We shed some light on SAD.

Most of us are affected by the change in seasons. We feel happier and energised when the sun is shining and the days are long and we feel leaden and grey like the winter skies, our dark mood compounded by leaving for work and returning home again in deep darkness. At one end of the spectrum are the ‘winter blues’ or ‘sub-syndromal SAD’, common to many of us during these months, but for those who experience Seasonal Affective Disorder or SAD, the change in the seasons and reduced exposure to sunlight has a much greater impact on their mental health.

What is SAD?

SAD is a recognised mental health disorder; ‘a form of depression experienced during winter’, according to the UK charity MIND. In the UK, one in 15 people are affected by SAD.

SAD is most common the further away from the Equator you live; countries with extreme changes in the seasons and daylight hours like the UK and Scandinavia.

What are the symptoms?

SAD has many different symptoms. You do not need all of them to be experiencing SAD. If a doctor gives you a diagnosis of SAD, it is likely to be because you have been experiencing a number of these symptoms in the same season for at least two or three years:

  • Lack of energy for everyday tasks, such as studying or going to work;

  • Concentration problems;

  • Sleep problems, such as sleeping for longer than usual or not being able to get to sleep;

  • Depression - feeling sad, low, tearful, guilty, like you have let others or yourself down; sometimes feeling hopeless and despairing, sometimes apathetic and feeling nothing.

  • Anxiety, irritation and inability to cope with everyday stresses;

  • Overeating, particularly ‘comfort eating’ or snacking more than usual;

  • Being more prone to illness – some people with SAD may have a lowered immune system during the winter, and may be more likely to get colds, infections and other illnesses.

What causes SAD?

The exact cause of SAD isn’t fully understood yet, but the main theory is that a lack of sunlight may stop a part of the brain called the hypothalamus from working properly.

Even though it is the size of a pea and less than 1% of the weight of the brain, the hypothalamus has a vital role in keeping our bodies stable and controlling mood, appetite and sleep. The hypothalamus responds to a variety of signals from the internal and external environment, including our body temperature (no matter what the outside temperature) and feelings of hunger and fullness.
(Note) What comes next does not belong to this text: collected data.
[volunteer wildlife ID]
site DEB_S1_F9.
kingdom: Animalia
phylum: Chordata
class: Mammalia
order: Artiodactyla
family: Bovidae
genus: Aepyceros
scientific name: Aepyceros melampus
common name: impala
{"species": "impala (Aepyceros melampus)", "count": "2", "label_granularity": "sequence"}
It also responds to stress and controls our daily body clock.

The hypothalamus transmits and responds to different brain chemicals and hormones, such as melatonin, which affects our sleep patterns and mood, and the ‘love’ drug oxytocin. Studies have shown that people with SAD also have decreased serotonin levels – the happiness chemical - during the winter months and higher levels of melatonin too, which affects sleep.
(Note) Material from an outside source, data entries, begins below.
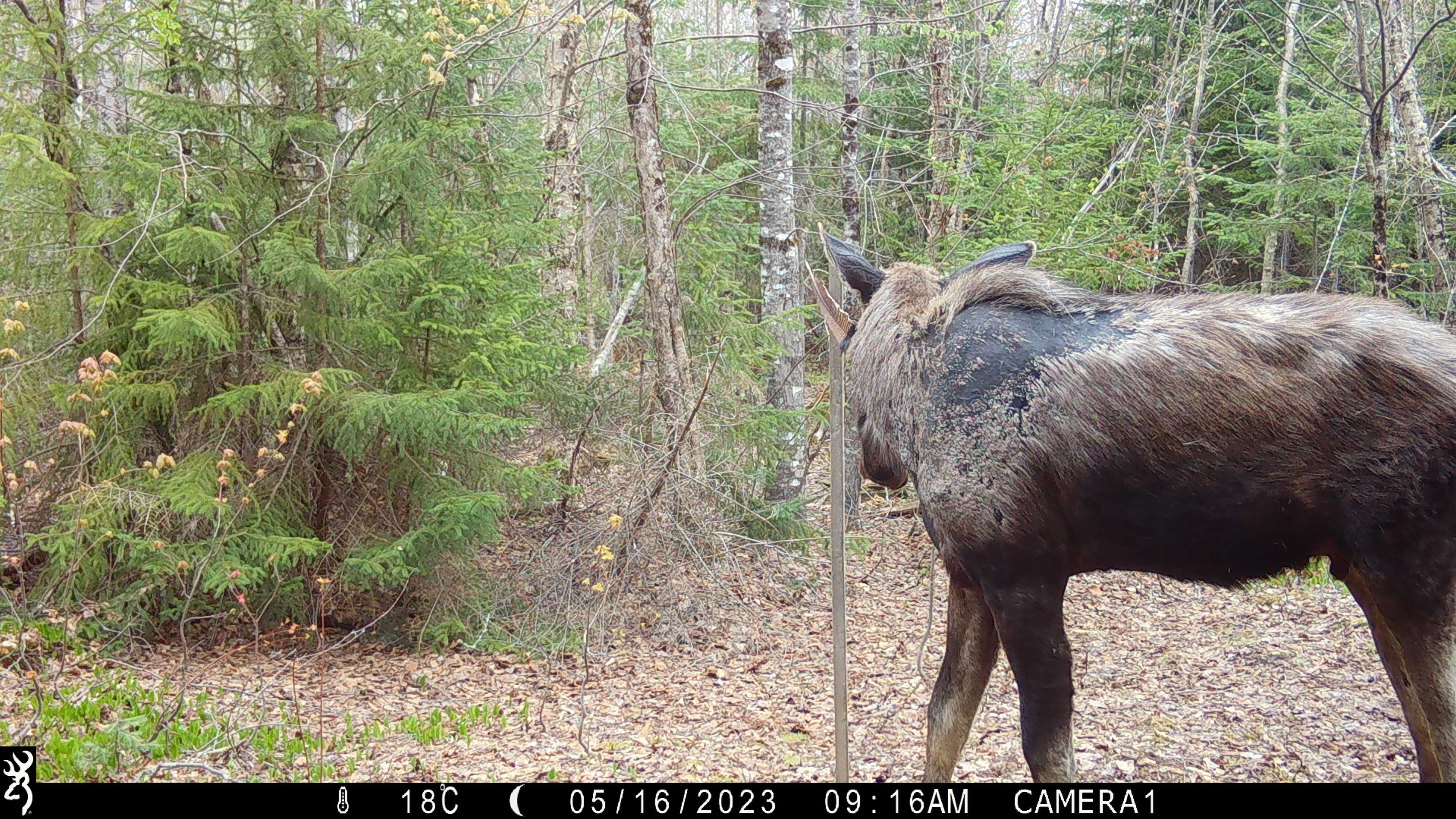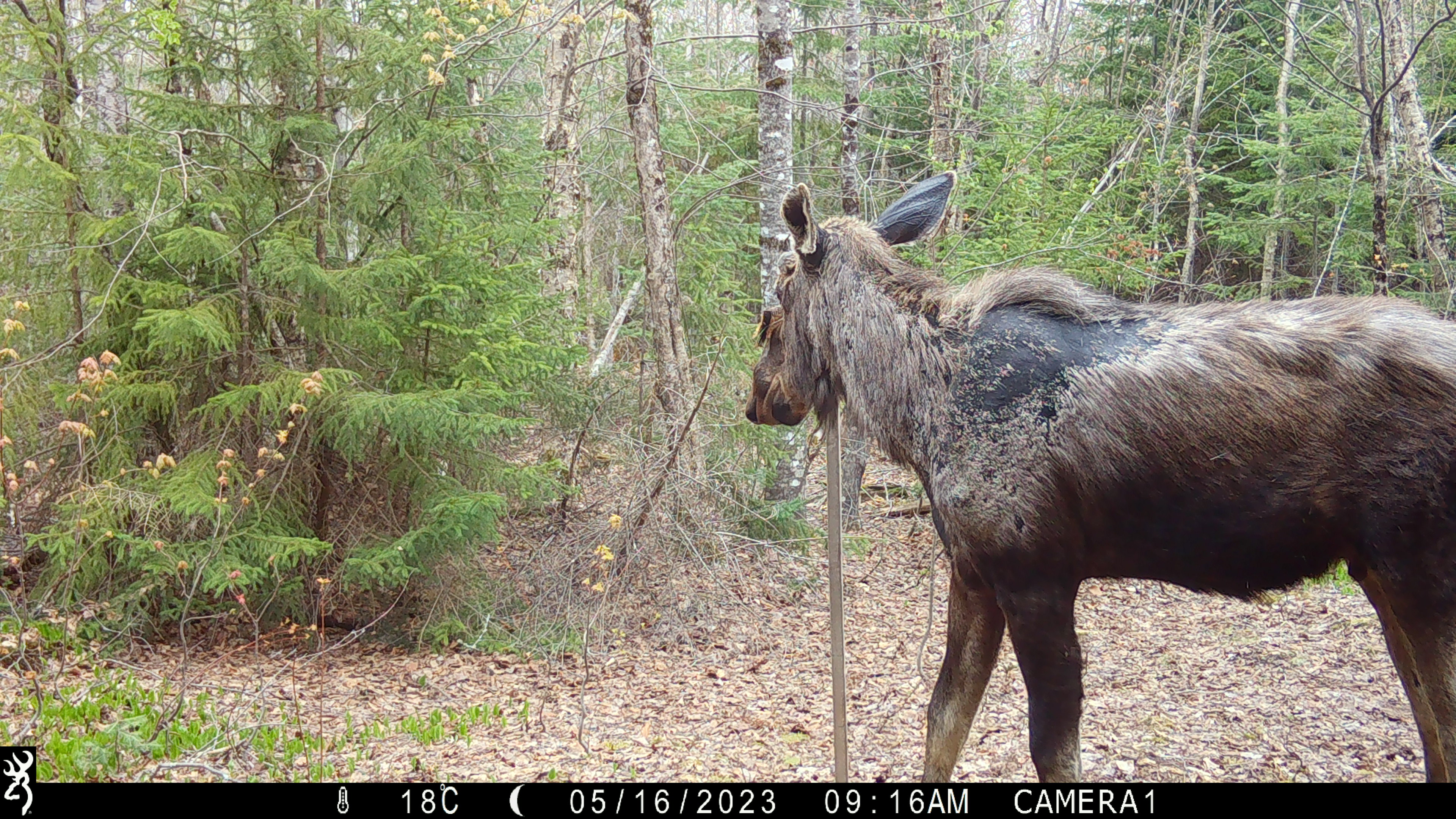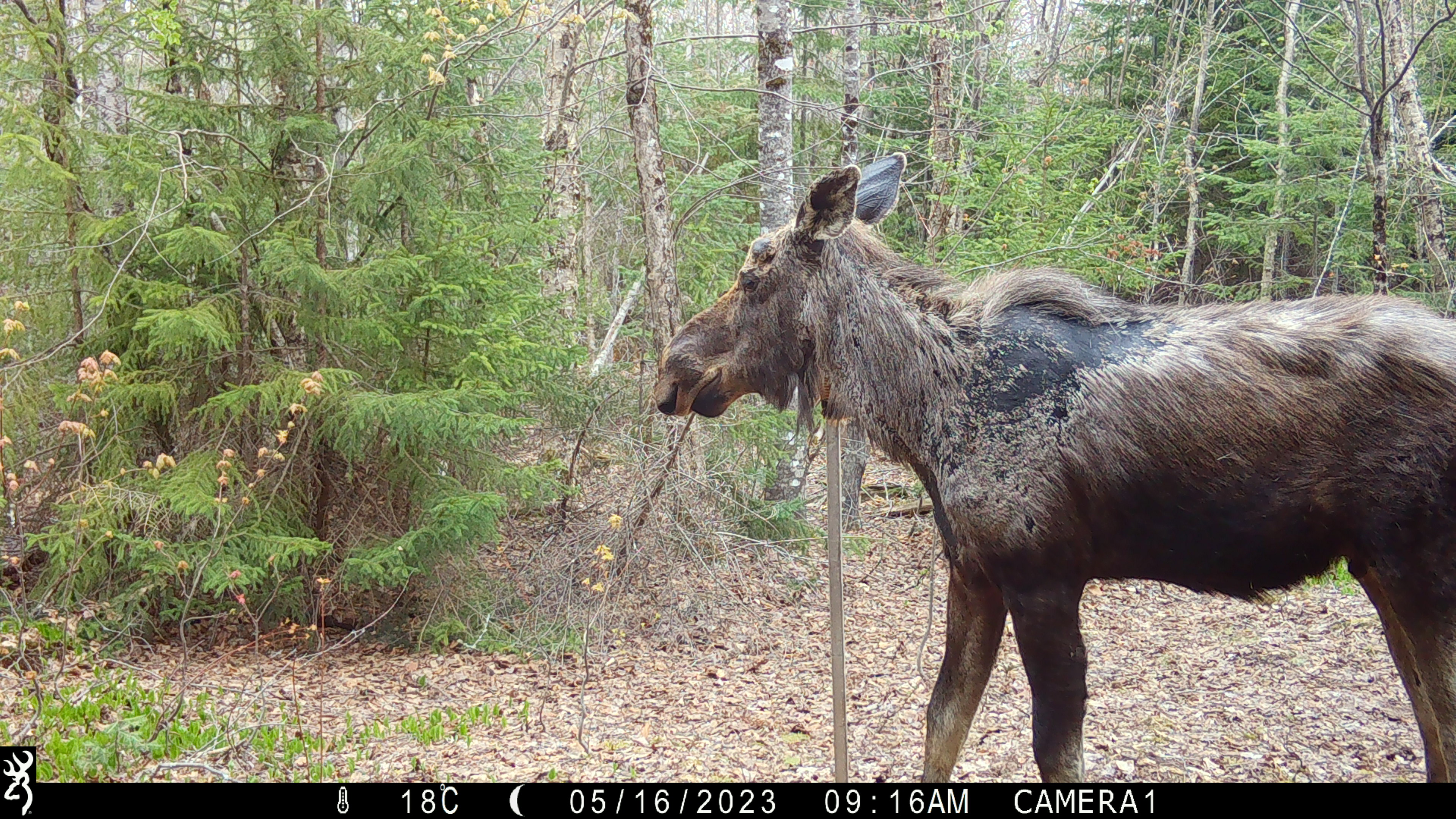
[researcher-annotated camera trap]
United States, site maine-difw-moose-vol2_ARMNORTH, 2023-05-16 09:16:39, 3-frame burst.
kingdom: Animalia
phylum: Chordata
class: Mammalia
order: Artiodactyla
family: Cervidae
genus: Alces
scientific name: Alces alces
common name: moose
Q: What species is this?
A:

It’s also possible that some people are more genetically pre-disposed to SAD, and those who already have depression may feel a worsening of their symptoms during the winter months.

How can you treat SAD?

You and your friends and family should recognise that you can’t ‘just snap out of it’, but you can seek a diagnosis and help from your GP and you can concentrate on your own self-care to help you through this difficult time. There is no clear dividing line between the ‘winter blues’ and SAD, so these suggestions are valid for everyone.

  • Get as much natural sunlight as possible, even if it’s just a brief lunchtime walk.

  • Sit as close to natural light as you can when you’re indoors.

  • Take plenty of regular exercise, especially outdoors and in daylight.

  • Eat a healthy, balanced diet and try to stave off those winter carb cravings.

  • Establish a sleep routine that involves a tech-free time and relaxing before you go to bed. Set your alarm to get up at a similar time every day.

  • Ensure your bed is as comfortable as possible. A mattress and pillows that evenly distribute weight and pressure are key to your comfort and ability to sleep and restore your body’s natural defences.